Rewrite the stretch of the records from the line containing "How great is" through the end of the records, requests included. Lower every number in the answers, whether a distance or a coordinate, by 125.

Begin Input rows

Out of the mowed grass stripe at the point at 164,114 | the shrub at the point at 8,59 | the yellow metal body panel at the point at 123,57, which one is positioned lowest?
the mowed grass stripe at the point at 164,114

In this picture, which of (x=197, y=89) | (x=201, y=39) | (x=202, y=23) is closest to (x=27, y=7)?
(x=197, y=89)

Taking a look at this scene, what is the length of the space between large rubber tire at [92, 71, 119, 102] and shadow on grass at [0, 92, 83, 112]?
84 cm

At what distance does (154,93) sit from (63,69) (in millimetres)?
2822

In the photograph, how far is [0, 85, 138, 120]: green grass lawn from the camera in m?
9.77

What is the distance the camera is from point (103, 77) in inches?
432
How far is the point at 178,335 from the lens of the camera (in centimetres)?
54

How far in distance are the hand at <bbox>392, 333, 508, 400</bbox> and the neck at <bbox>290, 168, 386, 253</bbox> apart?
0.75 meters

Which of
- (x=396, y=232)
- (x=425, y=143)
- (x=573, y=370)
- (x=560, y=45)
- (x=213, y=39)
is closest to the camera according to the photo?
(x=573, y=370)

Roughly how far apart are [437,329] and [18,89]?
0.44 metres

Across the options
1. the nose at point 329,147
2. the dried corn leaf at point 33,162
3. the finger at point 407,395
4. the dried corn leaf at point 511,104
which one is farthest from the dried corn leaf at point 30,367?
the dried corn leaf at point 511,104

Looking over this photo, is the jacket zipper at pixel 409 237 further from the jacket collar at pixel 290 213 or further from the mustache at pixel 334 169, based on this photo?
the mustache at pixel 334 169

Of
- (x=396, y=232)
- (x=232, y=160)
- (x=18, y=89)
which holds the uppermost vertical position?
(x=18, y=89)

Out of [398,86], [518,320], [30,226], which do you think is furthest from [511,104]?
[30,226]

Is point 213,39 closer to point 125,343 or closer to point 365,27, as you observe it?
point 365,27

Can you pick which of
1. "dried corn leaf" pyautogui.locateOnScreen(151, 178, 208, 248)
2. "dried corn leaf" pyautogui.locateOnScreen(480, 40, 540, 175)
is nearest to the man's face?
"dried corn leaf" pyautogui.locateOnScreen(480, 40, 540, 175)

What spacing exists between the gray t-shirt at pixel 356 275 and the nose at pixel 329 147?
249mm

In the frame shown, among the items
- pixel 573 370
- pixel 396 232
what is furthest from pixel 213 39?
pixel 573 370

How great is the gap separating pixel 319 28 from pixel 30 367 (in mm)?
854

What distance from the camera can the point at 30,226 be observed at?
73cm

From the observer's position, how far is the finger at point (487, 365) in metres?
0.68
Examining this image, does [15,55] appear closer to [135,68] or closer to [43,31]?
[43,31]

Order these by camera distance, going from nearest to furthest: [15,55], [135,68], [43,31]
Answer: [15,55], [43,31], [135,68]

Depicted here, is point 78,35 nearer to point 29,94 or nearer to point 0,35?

End Input rows

▶ [Completed task]
How great is the gap separating pixel 319 28 from pixel 30 367 (in mm)?
729

What distance from the camera can the point at 30,226 be observed at?
-52cm

From the observer's position, how far is the finger at point (487, 365) in metres?
-124.32
Examining this image, does [15,55] appear closer to [135,68] or closer to [43,31]?
[-82,-94]

Order these by camera distance, going from nearest to furthest: [15,55], [135,68], [43,31]
Answer: [-110,-70], [-82,-94], [10,-57]

Depicted here, is point 78,35 nearer to point 29,94 or nearer to point 0,35?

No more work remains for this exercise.